Mercedes and I vied very hard for the solo, Brittany didn't try, but she did get the female part of the duet with some kid in glasses named Artie. (Kurt said he was happy in the background, the truth was Elisabeth had just died only a few months earlier, and Kurt wasn't in to singing solos at the current time). I ended up with the solo and Mercedes hated me ever since.
In 5th grade my dads decided that I would benefit from going to Hebrew school (Religion for Jews) twice a week. (Tuesday after school and Sunday morning). There I met Noah Puckerman, who liked to be called Puck. I could call him Noah. He called me Super Star or His Jewish Princess.
Things for me remained the same through out most of middle school, once I entered High School everything changed. Kurt closed himself off and barely spoke to anyone including me. Mercedes acted like an ass most of the time, I didn't realize that she was holding in a lot of rage. I joined almost every school club there was in an attempt to distract myself from my longing for a mother (which had it an all time high ending of 8th grade, when certain things were happening). Puck joined the football team, and Brittany became a cheerleader, and although they tormented me at school to keep their new rep, outside they claimed to still be my friend.
Now in my sophomore year after I got our Glee Club teacher fired for favouring male students in more ways than one, something happened that changed everything. Mr. Shue became the new director and I saw that four names were up on the sign up sheet. Mercedes, Kurt, a girl I knew briefly named Tina, and Artie, remember the one who got that duet with Brit in 4th. So I signed my name ending with my gold star, my thing and Puck slushied me.
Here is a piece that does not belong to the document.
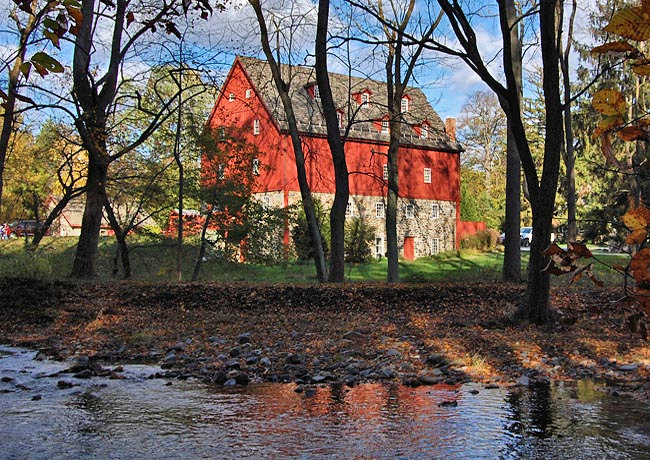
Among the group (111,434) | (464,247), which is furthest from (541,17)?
(464,247)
I went to the girls locker room to shower and change, I was a little cranky because I told Puck if he had to slushie me, could he please do the grape kind, especially if I was wearing white, like I was that morning.
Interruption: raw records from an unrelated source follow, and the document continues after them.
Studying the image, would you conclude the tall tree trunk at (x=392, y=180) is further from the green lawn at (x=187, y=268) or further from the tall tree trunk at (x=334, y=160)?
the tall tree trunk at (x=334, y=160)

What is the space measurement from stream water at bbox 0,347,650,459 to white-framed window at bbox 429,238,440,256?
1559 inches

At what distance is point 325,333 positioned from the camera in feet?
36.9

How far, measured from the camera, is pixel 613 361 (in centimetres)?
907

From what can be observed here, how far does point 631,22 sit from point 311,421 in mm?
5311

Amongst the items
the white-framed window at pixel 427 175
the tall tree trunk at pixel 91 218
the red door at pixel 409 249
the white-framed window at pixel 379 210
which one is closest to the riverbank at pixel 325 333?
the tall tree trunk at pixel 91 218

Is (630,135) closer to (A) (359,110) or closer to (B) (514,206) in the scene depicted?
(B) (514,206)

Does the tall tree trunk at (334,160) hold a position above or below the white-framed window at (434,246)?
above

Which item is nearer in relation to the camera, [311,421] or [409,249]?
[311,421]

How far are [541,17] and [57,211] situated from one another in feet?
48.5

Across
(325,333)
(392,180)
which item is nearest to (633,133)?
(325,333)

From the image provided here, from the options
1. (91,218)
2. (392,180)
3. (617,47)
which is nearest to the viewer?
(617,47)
I heard someone enter and lock the door and soon a very naked Puck was in the shower with me. "David was nearby or I wouldn't have done it." He whispered into my ear.
"I won't be able to wear that sweater again, you owe me a new one. I told you only grape when I wear white." I murmured.
"Sorry Superstar, I'll remember for next time." He promised.
Then under that warm water we had sex. It wasn't the first time; we had been doing it for about three months, shortly after I turned 15. (My birthday is in mid-July, the 17th)
About a month later I realized that I hadn't gotten my period for almost two months. Didn't tell my dads or Puck, I told Kurt. Kurt dragged me to an out-of-town drug store where we bought three different pregnancy tests.
As we waited for the results Kurt told me the reason he's been shutting me out and what was up. He said, "I'm gay."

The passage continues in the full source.